If num_replica_num is not less than the number of index nodes in the cluster, then the index creation will fail.

We recommend that you do not create (or drop) secondary indexes when any node with a secondary index role is down as this may result in duplicate index names.

Example 1: Create a primary index on the travel-sample keyspace.

CREATE PRIMARY INDEX `travel-sample-primary-index` ON `travel-sample` USING GSI;

After the index creation statement comes back, system:indexes is queried for the status of the index.

SELECT * FROM system:indexes WHERE name="travel-sample-primary-index";

Example 2: Create the same primary index using the defer_build option coupled with the BUILD INDEX statement.

CREATE PRIMARY INDEX `travel-sample-primary-index` ON `travel-sample` USING GSI
    WITH {"defer_build":true};

SELECT * FROM system:indexes WHERE name="travel-sample-primary-index";

With the defer_build option enabled, the output from system:indexes shows the travel-sample-primary-index in the pending state ("state": "pending").
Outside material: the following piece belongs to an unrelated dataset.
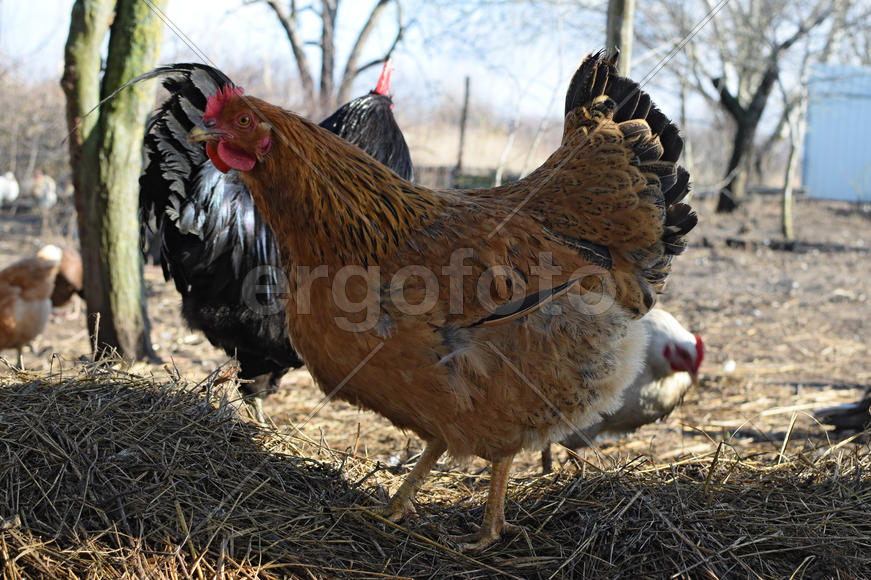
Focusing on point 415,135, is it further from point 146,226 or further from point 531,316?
point 531,316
BUILD INDEX can be used to kick off the deferred build on the primary index:

BUILD INDEX ON `travel-sample`(`travel-sample-primary-index`) USING GSI;

SELECT * FROM system:indexes WHERE name="travel-sample-primary-index";

Primary scan timeout

For a primary index scan on any keyspace size, the query engine guarantees that the client is not exposed to scan timeout if the indexer throws a scan timeout after it has returned a greater than zero sized subset of primary keys. To complete the scan, the query engine performs successive scans of the primary index until all the primary keys have been returned. It is possible that the indexer throws scan timeout without returning any primary keys, and in this event the query engine returns scan timeout to the client.
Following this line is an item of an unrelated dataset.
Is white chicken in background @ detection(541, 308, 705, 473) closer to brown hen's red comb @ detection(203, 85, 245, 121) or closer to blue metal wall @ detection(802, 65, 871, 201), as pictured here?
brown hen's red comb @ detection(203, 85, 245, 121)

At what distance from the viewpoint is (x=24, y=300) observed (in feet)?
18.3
For example, if the indexer cannot find a snapshot that satisfies the consistency guarantee of the query within the timeout limit, it will timeout without returning any primary keys.

For secondary index scans, the query engine does not handle scan timeout, and returns index scan timeout error to the client. You can handle scan timeout on a secondary index by increasing the indexer timeout setting (See manage:manage-settings/query-settings.adoc) or preferably by defining and using a more selective index.